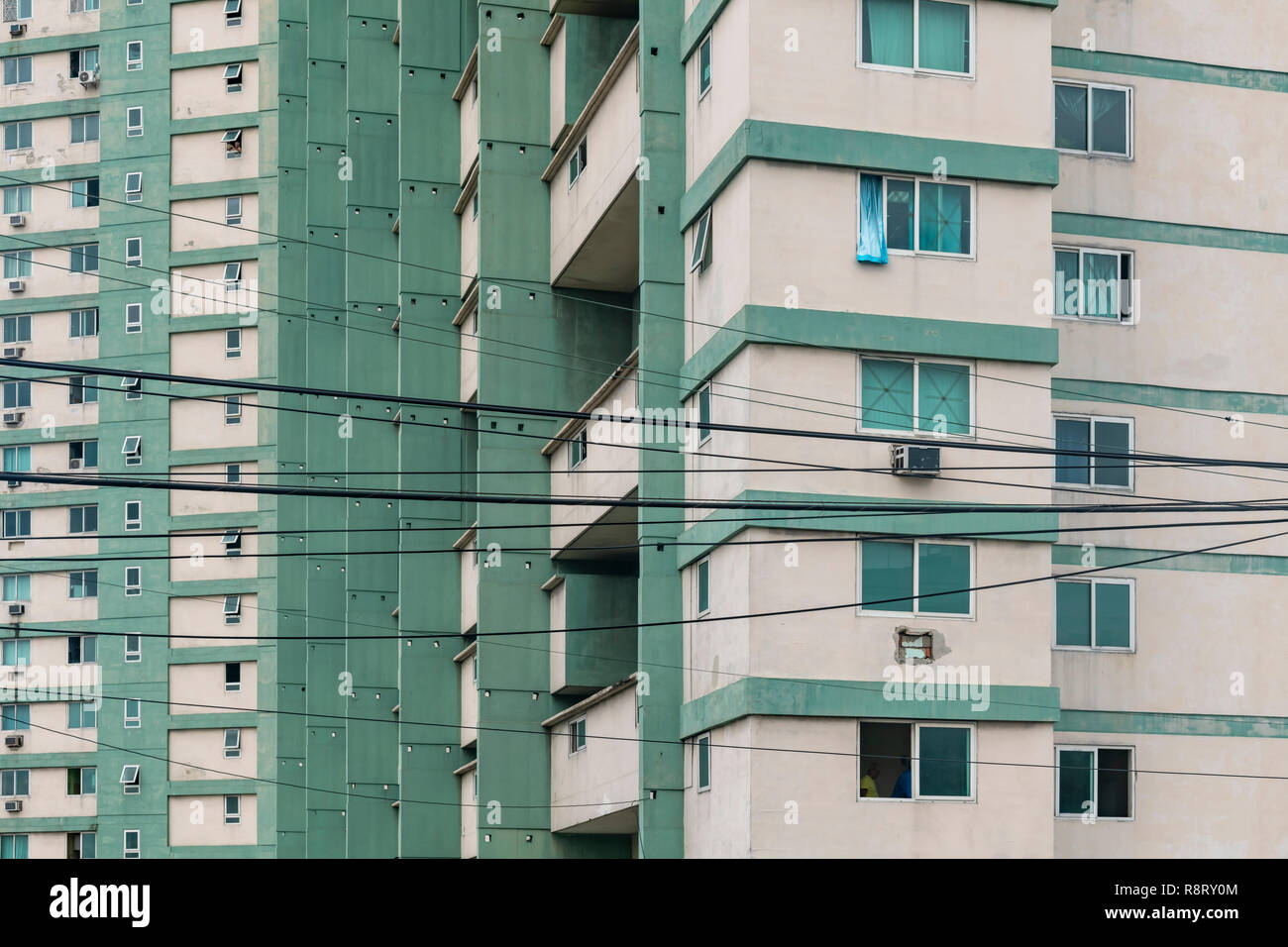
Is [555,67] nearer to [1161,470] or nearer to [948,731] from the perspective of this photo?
[1161,470]

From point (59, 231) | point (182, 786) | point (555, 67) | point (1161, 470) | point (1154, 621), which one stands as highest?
point (59, 231)

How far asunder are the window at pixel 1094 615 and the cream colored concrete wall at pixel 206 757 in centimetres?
4270

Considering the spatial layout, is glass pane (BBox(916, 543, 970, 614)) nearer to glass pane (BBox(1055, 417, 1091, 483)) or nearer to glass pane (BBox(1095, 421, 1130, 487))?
glass pane (BBox(1055, 417, 1091, 483))

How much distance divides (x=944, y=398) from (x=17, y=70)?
56.8 m

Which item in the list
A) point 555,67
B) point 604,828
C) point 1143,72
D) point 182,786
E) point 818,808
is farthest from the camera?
point 182,786

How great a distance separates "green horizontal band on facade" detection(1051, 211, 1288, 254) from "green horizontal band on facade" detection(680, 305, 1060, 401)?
3353 mm

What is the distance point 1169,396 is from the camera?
30500 mm

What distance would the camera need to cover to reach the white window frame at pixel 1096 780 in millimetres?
28750

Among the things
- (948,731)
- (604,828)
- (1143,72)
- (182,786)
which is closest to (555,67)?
(1143,72)

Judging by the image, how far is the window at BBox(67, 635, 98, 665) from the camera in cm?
6975

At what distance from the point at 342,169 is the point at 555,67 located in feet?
62.5

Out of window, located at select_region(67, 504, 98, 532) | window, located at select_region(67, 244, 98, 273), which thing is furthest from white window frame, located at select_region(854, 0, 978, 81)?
window, located at select_region(67, 244, 98, 273)

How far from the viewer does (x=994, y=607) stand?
89.7ft

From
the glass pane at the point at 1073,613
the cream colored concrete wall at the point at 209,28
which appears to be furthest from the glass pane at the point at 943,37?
the cream colored concrete wall at the point at 209,28
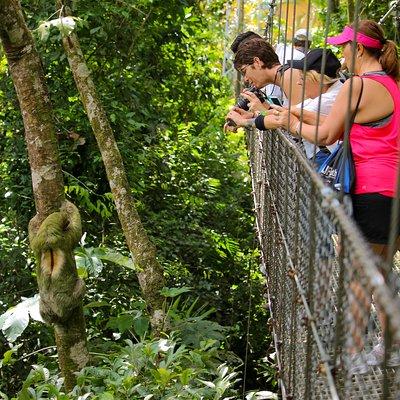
____
■ INSTRUCTION
Rename "glass pane" to "window pane" in the lines starting with the one containing "How far from" and going on through the end of the entries, and give only those lines with nothing else changed. Leave the pictures out.

■ FINAL ANSWER
How far from the viewer does (x=994, y=607) stand?
89.7ft

From
the window pane at the point at 1073,613
the cream colored concrete wall at the point at 209,28
which appears to be furthest from the window pane at the point at 943,37?
the cream colored concrete wall at the point at 209,28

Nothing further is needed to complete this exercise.